前言
Whisper 是一种通用语音识别模型。它是在大量不同音频数据集上进行训练的,也是一个多任务模型,可以执行多语言语音识别、语音翻译和语言识别。
这里呢,我将给出我的一些代码,来帮助你尽快实现【语音转文字】的服务部署。
以下是该AI模块的具体使用方式:
https://github.com/openai/whisper
心得
这是一个不错的语言模型,它支持自动识别语音语种,类似中文、英文、日语等它都能胜任,并且可以实现其他语种转英语翻译的功能,支持附加时间戳的字幕导出功能......

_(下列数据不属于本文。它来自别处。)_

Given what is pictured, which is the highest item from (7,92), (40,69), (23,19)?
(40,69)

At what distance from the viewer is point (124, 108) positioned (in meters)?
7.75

总体来说,它甚至可以与市面上领头的语言识别功能相媲美,并且主要它是开源的。
这是它的一些模型大小、需要的GPU显存、相对执行速度的对应表
这是它在命令行模式下的使用方式,这对想要尝尝鲜的小伙伴们来说,已经够了
tips:
1、首次安装完毕whisper后,执行指令时会给你安装你所选的模型,small、medium等,我的显卡已经不支持我使用medium了
2、关于GPU版本的pytorch,可以参考如下教程(使用CPU版本会比较慢)
https://blog.csdn.net/G541788_/article/details/135437236
python调用
作为一名python从业者,我十分幸运能够读懂一些模块的相关使用,这里我通过修改了一些模块源码调用,实现了在python代码中一键导出语音字幕的功能(这些功能在命令行中已拥有,但是我希望在使用python脚本model方法后再实现该功能,可能这些你并不需要,但随意吧)。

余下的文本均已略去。